One source for tension in the client/consultant relationship is how much consultants charge for services. Early on in consulting, businesses were paying upwards of $2 billion, often for impractical data and poorly implemented recommendations (Turner, 1982), which created a stigma throughout the organizational world against consultants. This stigma has led to relational tension, but can be overcome by establishing clearer expectations for clients (Turner, 1982), and providing successful methods and techniques that lead to tangible actions lower organizational bottom lines (McKnight, 2009). This will change the perception often held against consultants that they are only concerned about prolonging their assignments and are unable to appreciate the practicalities of managerial issues (Turner, 1982).

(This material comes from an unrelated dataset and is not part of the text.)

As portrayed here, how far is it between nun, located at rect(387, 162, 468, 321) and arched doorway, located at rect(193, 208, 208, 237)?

For consultants, this begins with communicating clearly what can be expected and knowing if the assignment should be taken. These four steps can help shed light on this issue: 1) have a position when negotiating, 2) ensure terms are realistic (do not say yes to each assignment), 3) watch the culture being entered, and 4) do not rush to an agreement (Sherwin, 2013). Following these steps will insure the client/consultant relationship starts off on the right foot. Once established, then the consultant can work with the client to structure a hierarchy of goals for the engagement, beginning with the most basic objective, communicating deliverables for each objective to insure the methods used provide answers being sought (Turner, 1982). This will allow clients to feel secure they are receiving value paid for, and anchor the consultant from being lost in the organization (McKnight, 2009).
McKnight, W. (2009). 90 days to success in consulting. Australia ; Boston, MA: Course Technology Cengage Learning.
Sherwin, D. (2012). Success by design: the essential business reference for designers. Blue Ash, OH: HOW Books.
Turner, A. N. (1982). Consulting is more than giving advice. Harvard Business Review, 60(5), 120.